There was still more for Elijah to do. God hadn’t finished with him, but God’s purposes for Elijah couldn’t be fulfilled in a cave. Elijah would have to crawl out of the hole he had found in which to stoke his anxieties and self-pity. He would have to retrace his steps and find his calling once again.
“Go back the way you came.”
That sounds simple but for many nothing could be harder. For one thing the steps that took you to where you are today might have been very painful. The cave of self-pity or self-doubt was never a place you thought you’d be, and you’re not entirely sure how you got there. Going back and revisiting those steps may be the last thing you want to do. You’d just as soon not walk through that desert again.

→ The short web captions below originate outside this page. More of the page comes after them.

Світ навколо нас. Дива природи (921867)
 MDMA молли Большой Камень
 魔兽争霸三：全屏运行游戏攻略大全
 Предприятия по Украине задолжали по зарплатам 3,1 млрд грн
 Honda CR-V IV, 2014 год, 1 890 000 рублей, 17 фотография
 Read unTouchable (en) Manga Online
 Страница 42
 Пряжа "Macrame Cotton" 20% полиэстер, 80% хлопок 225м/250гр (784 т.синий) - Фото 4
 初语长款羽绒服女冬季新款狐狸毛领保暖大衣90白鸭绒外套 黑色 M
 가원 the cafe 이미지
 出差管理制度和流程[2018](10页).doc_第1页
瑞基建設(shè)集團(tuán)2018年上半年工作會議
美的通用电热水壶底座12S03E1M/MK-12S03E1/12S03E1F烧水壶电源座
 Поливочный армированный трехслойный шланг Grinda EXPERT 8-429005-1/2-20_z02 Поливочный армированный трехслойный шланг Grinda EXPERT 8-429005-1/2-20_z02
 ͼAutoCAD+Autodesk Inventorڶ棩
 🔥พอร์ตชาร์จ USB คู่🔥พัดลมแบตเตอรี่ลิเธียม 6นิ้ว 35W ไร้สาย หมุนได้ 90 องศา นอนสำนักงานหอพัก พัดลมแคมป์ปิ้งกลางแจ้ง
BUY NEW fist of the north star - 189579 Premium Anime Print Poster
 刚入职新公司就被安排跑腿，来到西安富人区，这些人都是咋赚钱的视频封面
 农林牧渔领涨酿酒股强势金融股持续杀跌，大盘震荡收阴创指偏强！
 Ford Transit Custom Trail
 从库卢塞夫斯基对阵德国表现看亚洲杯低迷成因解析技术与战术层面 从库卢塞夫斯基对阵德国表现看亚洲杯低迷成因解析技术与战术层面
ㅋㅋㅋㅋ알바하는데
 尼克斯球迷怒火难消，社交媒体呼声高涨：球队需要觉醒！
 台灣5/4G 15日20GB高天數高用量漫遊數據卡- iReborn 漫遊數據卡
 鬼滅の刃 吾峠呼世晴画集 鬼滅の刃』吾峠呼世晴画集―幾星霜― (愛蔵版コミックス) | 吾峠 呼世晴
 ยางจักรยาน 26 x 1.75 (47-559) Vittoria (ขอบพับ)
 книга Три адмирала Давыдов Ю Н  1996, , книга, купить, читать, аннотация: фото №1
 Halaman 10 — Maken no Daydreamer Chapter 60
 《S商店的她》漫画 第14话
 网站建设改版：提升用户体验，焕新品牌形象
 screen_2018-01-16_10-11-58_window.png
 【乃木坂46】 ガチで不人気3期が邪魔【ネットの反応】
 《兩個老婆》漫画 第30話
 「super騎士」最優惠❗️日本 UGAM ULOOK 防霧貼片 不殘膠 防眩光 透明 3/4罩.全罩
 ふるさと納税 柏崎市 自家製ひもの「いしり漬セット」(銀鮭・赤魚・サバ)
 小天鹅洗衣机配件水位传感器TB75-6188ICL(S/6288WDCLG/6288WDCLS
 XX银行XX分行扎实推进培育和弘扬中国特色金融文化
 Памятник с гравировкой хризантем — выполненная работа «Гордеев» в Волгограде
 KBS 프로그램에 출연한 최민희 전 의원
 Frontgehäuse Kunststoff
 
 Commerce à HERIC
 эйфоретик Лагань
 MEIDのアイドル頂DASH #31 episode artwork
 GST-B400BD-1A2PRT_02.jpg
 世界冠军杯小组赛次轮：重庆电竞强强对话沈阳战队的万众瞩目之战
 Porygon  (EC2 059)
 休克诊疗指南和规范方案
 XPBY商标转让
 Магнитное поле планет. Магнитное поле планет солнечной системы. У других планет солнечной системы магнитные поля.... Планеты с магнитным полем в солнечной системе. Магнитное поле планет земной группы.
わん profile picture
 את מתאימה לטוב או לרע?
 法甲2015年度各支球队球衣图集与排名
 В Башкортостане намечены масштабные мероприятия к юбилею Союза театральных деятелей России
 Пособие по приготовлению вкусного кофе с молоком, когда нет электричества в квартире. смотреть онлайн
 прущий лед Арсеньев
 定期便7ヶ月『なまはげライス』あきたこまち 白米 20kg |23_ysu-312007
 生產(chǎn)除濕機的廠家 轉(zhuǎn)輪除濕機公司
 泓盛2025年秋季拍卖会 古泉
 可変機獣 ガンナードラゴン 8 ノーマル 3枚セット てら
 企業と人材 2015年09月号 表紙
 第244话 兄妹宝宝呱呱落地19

But as hard as it might be, the promise that gives strength for the journey is that you can find your way back. The cave is not the end of your story. You can find your way back to a place of usefulness and purpose. You can find your way back to a clear direction. You can find your way back to being someone who has something to offer that shapes another person’s life.
Elijah made his way back through to the place where he found Elisha, the one who would carry on what Elijah had started. That’s the story we’ll spend time with this week. But for today, what would it mean for you to “Go back the way you came?” What steps do you need to retrace and what might you find once you do that?
Prayer:
Gracious God, let every step we take today be taken with you. If there are steps that need to be retraced, make us bold to walk that way that we might once again discover who you’ve called us to be and what you’ve called us to do in this world. In all that we do, we pray that you would make our steps firm and keep faithful as we seek to walk as Jesus walked. We pray this n his name. Amen.